Après son exclusion du Mouvement pour la renaissance du Cameroun (MRC), son silence pouvait laisser croire qu’il avait jeté l’éponge. C’était sans compter sur la témérité , la détermination et le courage de Okala Ebode Joseph Thierry, ancien leader estudiantin, qui n’a jamais transigé lorsque ses droits et ceux de ses camarades sont violés. Il a récemment servi au MRC une assignation en nullité de la décision l’excluant de ce parti. La première audience a eu lieu le 26 février 2026 devant le tribunal de grande Instance (TGI) du Mfoundi. Révélations

Relativement à l’affaire Okala Ebode Joseph Thierry, la première audience s’est tenue le jeudi 26 février 2026 au Tribunal de grande instance (TGI) du Nfoundi à Yaoundé. Immédiatement après l’ouverture, le tribunal a renvoyé cette affaire au 26 mars 2026 pour production de l’original de l’assignation en nullité ainsi que les pièces annexées en trois copies.

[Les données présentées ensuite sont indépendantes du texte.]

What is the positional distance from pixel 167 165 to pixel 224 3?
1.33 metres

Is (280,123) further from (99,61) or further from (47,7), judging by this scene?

Cette audience marque le début d’une longue bataille juridique qui opposera les avocats du Mouvement pour la renaissance du Cameroun (MRC) à ceux du demandeur, Okala Ebode qui, après son exclusion de ce parti politique, avait introduit auprès du tribunal une assignation en nullité de la décision n° 007/2025 ou 07 novembre 2025 du Comité national de médiation et d’arbitrage (CNMA) dans laquelle il dénonce les violations de certaines dispositions du « Règlement de Procédure des Comités de Médiation et d’Arbitrage du MRC ». Entre autres griefs formulés par le demandeur : l’inexistence de l’article 36 ; la violation de l’article 13 qui dispose que « Toute partie à une affaire soumise à un comité de Médiation et d’arbitrage est tenue de comparaitre en personne » ; la violation du principe du contradictoire prévu par l’article 14 (a et c) du règlement de Procédure des Comités de Médiation et d’Arbitrage du MRC ; la violation des articles 25 b et f qui disposent que : « une tentative de médiation est obligatoire pour toutes plaintes ou appel contre une décision opposant un ou plusieurs militants du parti. » (25b) et que « la décision rendue par le Comité national de Médiation et d’Arbitrage est validée par le directoire du MRC, signé par le Président national du MRC avant sa notification aux parties par le Secrétaire gGénéral dans le délai de 15 jours suivant ladite validation », la décision ayant été notifiée à Okala Ebodé 40 jours après sa validation, l’absence de définition de la faute disciplinaire qualifiée de trahison dans les statuts, le règlement intérieur et dans le règlement de procédure.

Assignation en Nullité

Stratégies

Selon certaines indiscrétions, en prélude à l’ouverture du procès, les avocats des deux parties s’étaient réunis soit pour adopter leur stratégie de défense et répartir les tâches, soit pour effectuer une relecture technique afin d’éviter une exploitation procédurale de certaines imprécisions et erreurs matérielles.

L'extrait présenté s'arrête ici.